Gostei tanto do teu espaço que fui comentar em dois posts antigos. Obrigado pela visita e sinta-se à vontade para retornar por lá. Embora meus comentários sobre filmes e livros sejam mais sucintos e suaves...

Abraço.

Cara de 30 disse...

Não vi mas li que esse filme é muito bom. Eu prefiro filmes que me façam pensar menos. E prefiro pensar mais quando não estou assistindo a nenhum filme. Questão de gosto e opinião. Admiro que gosta desse estilo de filme, considerado "cabeça". Nada contra.

Gostei tanto do teu espaço que fui comentar em dois posts antigos. Obrigado pela visita e sinta-se à vontade para retornar por lá. Embora meus comentários sobre filmes e livros sejam mais sucintos e suaves...

Abraço.

Robson Schneider disse...

Beto vou assistir a esse filme essa semana, estou muito curioso, li bastante a respeito,e o tema e dos mais interessantes e todas as possiveis analogias subseqüentes... embora não tenha lido o livro do Saramago.
Seu texto me deixou mais curioso, tambem curto demais a Juliane Moore.
E quanto a terapeuta é "Junguiana"
Abraço

Beto Canales disse...

Na verdade não chega a ser um filme "cabeça", o que ocorre é que por trás da história tem outra ainda melhor, mas vale a pena ver, sem dúvida.

Silvares disse...

Vou aguardar para ver.

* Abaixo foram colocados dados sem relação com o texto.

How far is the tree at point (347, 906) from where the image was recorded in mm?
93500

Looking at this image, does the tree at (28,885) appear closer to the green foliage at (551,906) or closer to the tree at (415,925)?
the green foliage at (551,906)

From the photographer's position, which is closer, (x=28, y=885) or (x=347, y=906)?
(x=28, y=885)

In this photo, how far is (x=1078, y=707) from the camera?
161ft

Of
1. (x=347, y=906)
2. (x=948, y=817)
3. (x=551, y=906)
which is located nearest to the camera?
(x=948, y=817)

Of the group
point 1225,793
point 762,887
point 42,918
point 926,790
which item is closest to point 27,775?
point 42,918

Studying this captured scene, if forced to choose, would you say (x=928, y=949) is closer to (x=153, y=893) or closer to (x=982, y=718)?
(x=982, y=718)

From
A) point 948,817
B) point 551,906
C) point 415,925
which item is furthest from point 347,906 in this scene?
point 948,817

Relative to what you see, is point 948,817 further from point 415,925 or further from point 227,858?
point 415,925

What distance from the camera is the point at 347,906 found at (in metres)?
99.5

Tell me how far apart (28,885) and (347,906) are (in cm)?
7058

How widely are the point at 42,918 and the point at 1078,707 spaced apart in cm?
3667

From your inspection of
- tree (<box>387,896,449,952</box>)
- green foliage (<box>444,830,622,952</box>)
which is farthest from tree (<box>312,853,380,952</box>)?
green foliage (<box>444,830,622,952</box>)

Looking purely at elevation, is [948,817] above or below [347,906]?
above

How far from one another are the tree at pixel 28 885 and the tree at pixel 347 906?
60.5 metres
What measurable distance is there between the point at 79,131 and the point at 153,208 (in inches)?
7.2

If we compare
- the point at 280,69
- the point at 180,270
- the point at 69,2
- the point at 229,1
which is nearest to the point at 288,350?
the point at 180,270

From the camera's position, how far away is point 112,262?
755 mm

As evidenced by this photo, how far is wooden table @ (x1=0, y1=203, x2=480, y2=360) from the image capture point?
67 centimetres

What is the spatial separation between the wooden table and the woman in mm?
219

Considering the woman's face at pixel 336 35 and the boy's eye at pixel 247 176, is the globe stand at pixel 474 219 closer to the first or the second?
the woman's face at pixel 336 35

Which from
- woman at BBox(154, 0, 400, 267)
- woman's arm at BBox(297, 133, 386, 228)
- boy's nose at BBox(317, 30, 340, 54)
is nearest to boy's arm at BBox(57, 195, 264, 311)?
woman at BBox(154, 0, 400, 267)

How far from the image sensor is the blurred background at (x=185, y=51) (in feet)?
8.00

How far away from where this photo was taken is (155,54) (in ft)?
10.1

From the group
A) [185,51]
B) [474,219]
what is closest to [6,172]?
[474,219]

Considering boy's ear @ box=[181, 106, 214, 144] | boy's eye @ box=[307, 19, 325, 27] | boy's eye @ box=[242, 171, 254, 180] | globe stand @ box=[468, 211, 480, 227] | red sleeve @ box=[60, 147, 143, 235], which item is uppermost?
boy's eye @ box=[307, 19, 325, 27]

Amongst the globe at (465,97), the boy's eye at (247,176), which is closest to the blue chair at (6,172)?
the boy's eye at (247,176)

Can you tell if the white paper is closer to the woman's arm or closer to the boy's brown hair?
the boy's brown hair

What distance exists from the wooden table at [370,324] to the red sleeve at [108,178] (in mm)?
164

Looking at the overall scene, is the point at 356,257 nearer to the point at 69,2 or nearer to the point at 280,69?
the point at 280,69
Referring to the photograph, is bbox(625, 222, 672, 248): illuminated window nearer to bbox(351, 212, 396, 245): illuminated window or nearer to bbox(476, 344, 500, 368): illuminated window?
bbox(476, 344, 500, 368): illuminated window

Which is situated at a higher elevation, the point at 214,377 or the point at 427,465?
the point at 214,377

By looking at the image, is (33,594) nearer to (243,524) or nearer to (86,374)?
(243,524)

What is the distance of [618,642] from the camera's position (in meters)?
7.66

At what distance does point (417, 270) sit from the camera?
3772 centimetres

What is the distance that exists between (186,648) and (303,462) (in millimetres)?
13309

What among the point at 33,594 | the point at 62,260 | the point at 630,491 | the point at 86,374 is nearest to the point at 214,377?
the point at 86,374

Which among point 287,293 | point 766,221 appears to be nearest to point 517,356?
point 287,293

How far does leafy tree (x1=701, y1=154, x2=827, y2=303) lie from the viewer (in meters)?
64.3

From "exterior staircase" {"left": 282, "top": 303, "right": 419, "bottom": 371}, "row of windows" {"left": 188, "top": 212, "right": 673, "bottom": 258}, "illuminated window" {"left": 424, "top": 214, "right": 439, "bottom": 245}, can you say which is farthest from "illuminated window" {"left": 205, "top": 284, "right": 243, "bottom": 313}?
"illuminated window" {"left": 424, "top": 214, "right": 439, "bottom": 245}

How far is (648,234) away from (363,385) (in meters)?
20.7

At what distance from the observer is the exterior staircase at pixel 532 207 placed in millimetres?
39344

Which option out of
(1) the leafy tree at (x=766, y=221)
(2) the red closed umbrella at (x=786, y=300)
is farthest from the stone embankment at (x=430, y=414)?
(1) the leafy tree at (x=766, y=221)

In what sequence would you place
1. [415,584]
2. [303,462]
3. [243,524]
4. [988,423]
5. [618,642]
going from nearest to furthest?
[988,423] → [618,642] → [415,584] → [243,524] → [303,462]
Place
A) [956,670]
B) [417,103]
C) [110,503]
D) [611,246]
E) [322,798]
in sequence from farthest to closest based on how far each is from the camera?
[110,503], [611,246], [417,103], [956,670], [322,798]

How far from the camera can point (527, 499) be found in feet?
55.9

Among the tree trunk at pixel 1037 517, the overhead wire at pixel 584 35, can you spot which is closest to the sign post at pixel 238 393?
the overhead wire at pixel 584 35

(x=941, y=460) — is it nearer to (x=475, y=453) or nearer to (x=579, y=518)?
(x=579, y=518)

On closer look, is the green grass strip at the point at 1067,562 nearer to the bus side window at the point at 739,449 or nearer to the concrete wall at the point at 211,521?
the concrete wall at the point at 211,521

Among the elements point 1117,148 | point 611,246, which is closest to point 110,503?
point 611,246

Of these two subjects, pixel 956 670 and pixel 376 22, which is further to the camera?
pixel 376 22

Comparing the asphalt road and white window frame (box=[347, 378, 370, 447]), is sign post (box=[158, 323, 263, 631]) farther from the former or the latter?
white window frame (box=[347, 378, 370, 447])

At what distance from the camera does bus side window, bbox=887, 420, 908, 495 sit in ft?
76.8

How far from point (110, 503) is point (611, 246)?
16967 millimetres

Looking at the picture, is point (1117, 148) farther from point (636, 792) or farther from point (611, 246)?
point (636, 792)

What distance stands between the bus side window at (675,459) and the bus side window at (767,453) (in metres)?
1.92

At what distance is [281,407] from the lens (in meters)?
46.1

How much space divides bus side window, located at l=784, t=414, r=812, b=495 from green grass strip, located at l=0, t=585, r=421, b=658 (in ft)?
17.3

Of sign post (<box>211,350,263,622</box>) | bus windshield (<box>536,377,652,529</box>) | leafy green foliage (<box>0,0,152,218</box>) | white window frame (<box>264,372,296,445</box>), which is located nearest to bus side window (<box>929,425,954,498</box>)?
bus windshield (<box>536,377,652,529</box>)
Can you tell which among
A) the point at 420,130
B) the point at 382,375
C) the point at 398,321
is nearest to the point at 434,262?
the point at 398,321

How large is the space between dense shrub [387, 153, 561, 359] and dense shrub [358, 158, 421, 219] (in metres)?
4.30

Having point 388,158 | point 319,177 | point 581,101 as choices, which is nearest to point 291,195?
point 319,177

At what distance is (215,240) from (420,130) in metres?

Julianne Moore é uma das minhas actrizes preferidas.

Robson Schneider disse...

Beto na verdade, como falei em algum outro texto, o blog na verdade potencializou minhas elaborações... E creio que sim,já é um resultado da terapia, mas não quero tirar o foco de que é um processo, falo isso pra mim o tempo todo!
Abraço

Felipe Lima disse...

Vi o filme e Ensaio imediatamente entrou pra minha lista (de tão seleta, curtíssima) de favoritos. Os meus filmes prediletos são aqueles que mudaram a minha vida. Blindness é um deles. Magnífico, pesado, provocatico.